(Beginning of GIVEN ENTRIES)

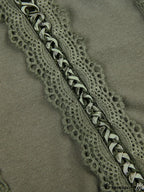 Lace Trim Tie Trendy Front Long Sleeve Blouse image 5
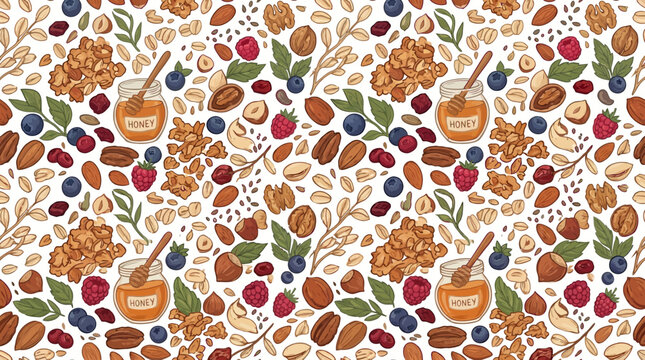 Healthy breakfast granola and berry seamless pattern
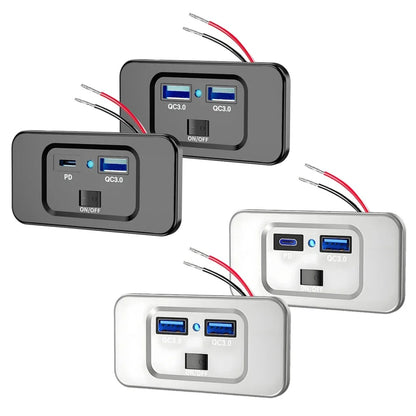 30W USB-C PD & QC3.0 USB Outlet Panel for UTV & SXS – view 2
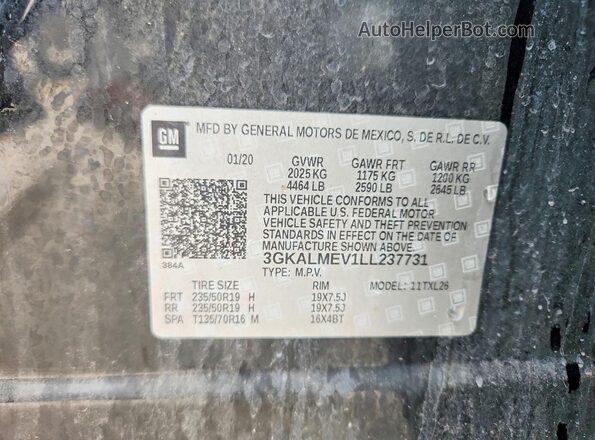 3GKALMEV1LL237731 2020 GMC TERRAIN Black Вид підкапотного простору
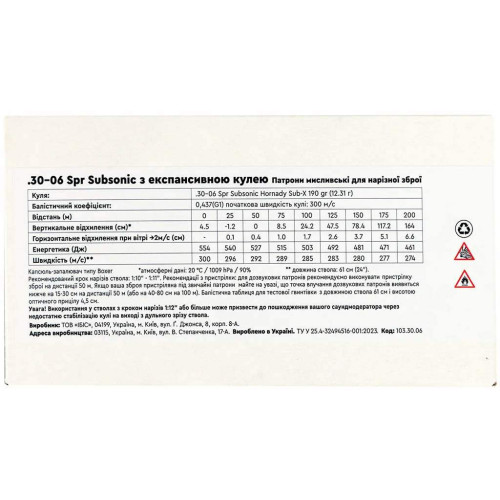 Патрон STS кал. 30-06 Spr Subsonic куля Hornady Sub-X, маса 12.31 гр/190 гран фото 3
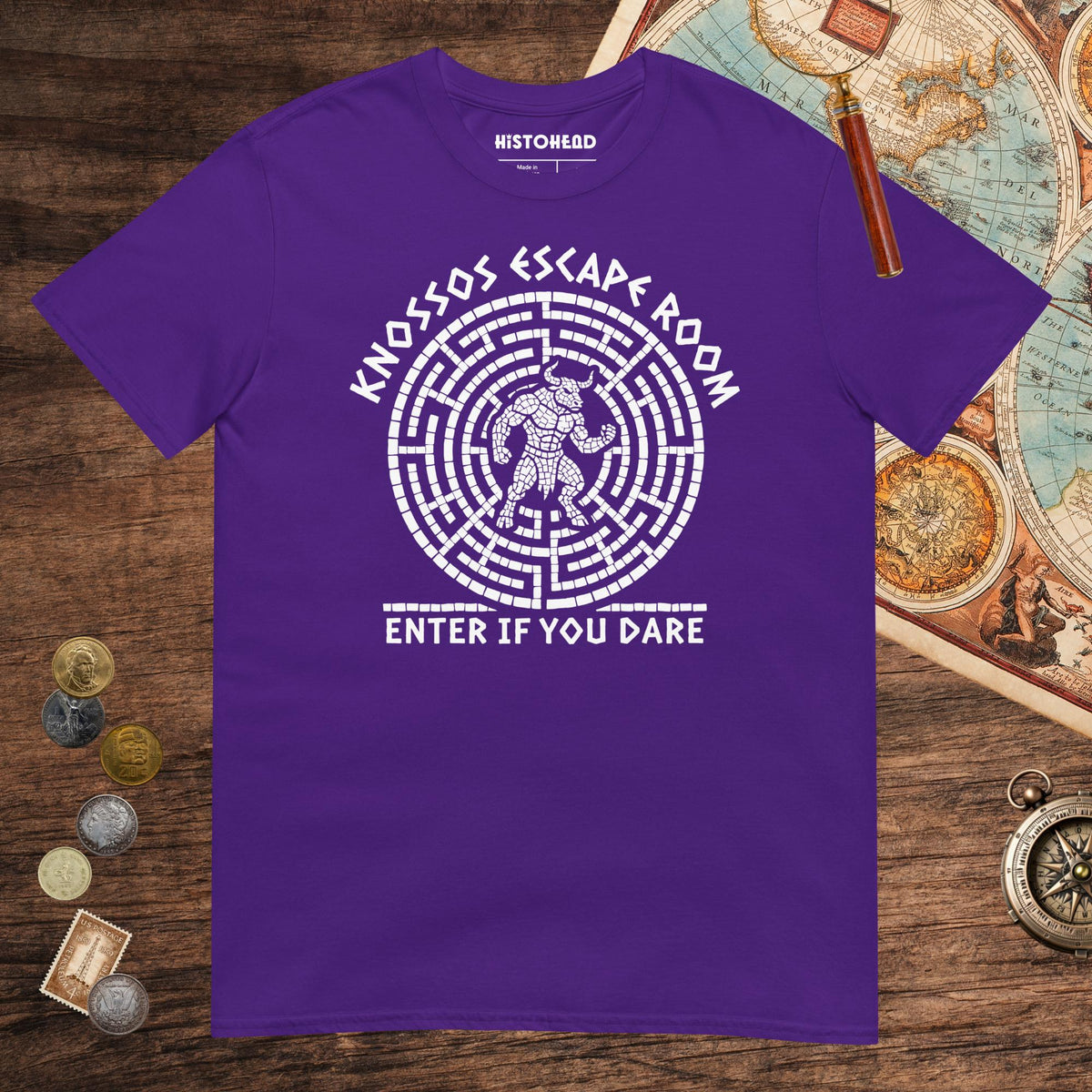 Purple Knossos Escape Room Enter If You Dare Tee - history buff gift by HistoHead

(End of GIVEN ENTRIES)

### TASK DIRECTIONS
Which lines run from the one that holds "30W USB-C PD" to the final line of the records above? Return them exactly, and skip the pictures.

### SOLUTION TO THE PROBLEM
 30W USB-C PD & QC3.0 USB Outlet Panel for UTV & SXS – view 2
 3GKALMEV1LL237731 2020 GMC TERRAIN Black Вид підкапотного простору
 Патрон STS кал. 30-06 Spr Subsonic куля Hornady Sub-X, маса 12.31 гр/190 гран фото 3
 Purple Knossos Escape Room Enter If You Dare Tee - history buff gift by HistoHead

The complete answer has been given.